### Verilen görev A
6222 sayılı yasayla ilgili yazıya göre, bugün içeride bulunan kişilere karşı yapılan operasyon ne zaman başlıyor?
### Verilen görev B
6222 sayılı yasayla ilgili yazıda "6222 sayılı yasa gerçekten" diye başlayan paragrafı, ana bilgilerini koruyarak kısa bir madde listesine dönüştürür müsünüz?
### Verilen görev C
6222 sayılı yasayla ilgili yazıyı, kaldığı son cümlenin ardından sürdürür müsünüz?

### Çıkarılan metin

622 sayılı Sporda Şiddet Ve Düzensizliğin Önlenmesine Dair Kanun’da değişiklik yapan ve bütün partilerin ittifakı ile TBMM’den geçen yasa Cumhurbaşkanı  Gül’ün vetosuna takılabilir. Buradan çıkarılacak ders var..ister  muhalefet, ister iktidar tarafından teklif edilmiş olsun yasalar resmi gazetede yayınlanıncaya kadar emin olamayız..

6222 sayılı yasa gerçekten suçla orantılı olmayan ağır cezayı mueyyideler içermektedir. Yasa bu açıdan ceza hukuku prensibleri ile çelişmektedir..Yasanı bir başka rahatsızlık yaratan tarafı ise yasalaşma sürecidir. Bugün içeride bulun kişilere karşı  yapılan operasyon 2010 Aralık ayında başlıyor. Yani maçlar devam ederken.. Şöyle düşünün suç işlenirken yasa çıkıyor ve şike eylemine hapis cezası müeyyidesi getiriliyor. Bir yerde bir eylem yapılıyor..1. lig maçları devam ediyor..İddiaya göre maçlara Aziz Yıldırım Suç Örgütü müdahele ediyor..Siz suçun işlenişini seyrediyorsunuz..Aylardan 2010 Aralık..Mahkemeden şüphelilerin dinlenmesi ve teknik takip için karar çıkartıyorsun.. Ortada 6222 sayılı yasa yok..Bu nedenle bu yasaya göre telefon dinleme ve teknik takip için mahkemeden karar almak mümkün değil..İşi kitabına uyduruyorsunuz ve suç örgütüne karşı bu kararları alıyorsunuz.. Daha burada başlıyor hukusuzluk..Son yıllarda adalet sistemimiz bu suç örgütü kavramı ile sakatlanmış durumda.. Bugün Türkiye’de gazeteciler bu suç örgütü düzenlemesinden tutuklular..Her tarafa çekilebilecek bir düzenleme..Her suçu bu kavrama sokabilirisiniz..hırsızlık, hakaret, iftira, her suçu… Devam eden bir  eylem var, siz seyrediyorsunuz ve düşünüyorsunuz ”bu eylemi suç yapmalı, hem de ağır cezalar getirelim, bir de suç örgütü ekleyim yasaya..”  Ve öyle de yapıyorsunuz..Eylem devam ederken eylemi suç olarak tarif ediyorsunuz ve bir yasa çıkrarak ağır cezayı müeyyideler getiriyorsunuz.. Böyle bir durum  ancak bizim ülkemizde olabilir..

### Veri kesiti
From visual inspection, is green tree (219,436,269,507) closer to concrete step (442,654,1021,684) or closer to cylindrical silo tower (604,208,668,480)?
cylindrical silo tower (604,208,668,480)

### Sonuç A
2010 Aralık ayında, maçlar devam ederken başlıyor.

### Sonuç B
- Yasa, suçla orantılı olmayan ağır ceza müeyyideleri içeriyor. Bu yönüyle ceza hukuku prensipleriyle çelişiyor.
- Yasanın rahatsızlık yaratan bir başka yönü yasalaşma süreci. Operasyon 2010 Aralık'ta, 1. lig maçları sürerken başladı.
- O tarihte 6222 sayılı yasa yoktu. Bu yüzden telefon dinleme ve teknik takip kararları suç örgütü gerekçesiyle alındı.
- Son yıllarda adalet sistemi suç örgütü kavramıyla sakatlandı. Gazeteciler de bu düzenleme nedeniyle tutuklu ve her suç bu kavrama sokulabiliyor.
- Eylem devam ederken suç olarak tanımlandı ve çıkarılan bir yasayla ağır cezalar getirildi. Metne göre böyle bir durum ancak "bizim ülkemizde" olabilir.

### Sonuç C
TOPLUMSAL YARAR

Her  ceza maddesi bir toplumsal yararı ve hukuki değeri korur..Önce toplumda bir kanaat oluşacak bu eylemin suç kabul edilmesi ve cezalandırılması konusunda..Bunun  için önce kamuoyu bu eylemi ve cezai müeyyidesini tartışmalı, korunacak hukuki değer netlik kazanmalı ve sonra düzenleme yapılmalı..Bu yasanın çıkışında böyle bir yol izlenmiyor..

YASANIN ADI İLE TOPLUMUN KAVRAYIŞI ARASINDA FARKLILIKLAR VAR

Yasanı adı ile koruduğu hukuki değer arasında çelişki var..Yasanın adı Sporda Şiddet Ve Düzensizliğin Önlenmesine Dair Kanun…Kamuoyundaki adı Şike Yasası.. Yasanın toplum tarafından algılanması ile adı arasında bir çelişki var..İşte bu çelişki bile cezanın yasallaşması sürecindeki hastalığı ortaya koyuyor..Şimdi bu yasa  Şike Yasası mı yoksa   Sporda Şiddet Ve Düzensizliğin Önlenmesine Dair Kanun’ mu? Gerçekte Şike Yasası..Peki neden farklı bir isim verildi?Bu bir kandırmaca, şark kurnazlığı..Herkes yasanın adına bakıp futbolda şiddetin önlenmesi için çıkarıldığını düşündü..Oysa yasa futbolda şiddetin önlenmesinden daha çok şikeyi cezalandırıyor ve bu yüzdende toplumda Şike Yasası diye anılıyor..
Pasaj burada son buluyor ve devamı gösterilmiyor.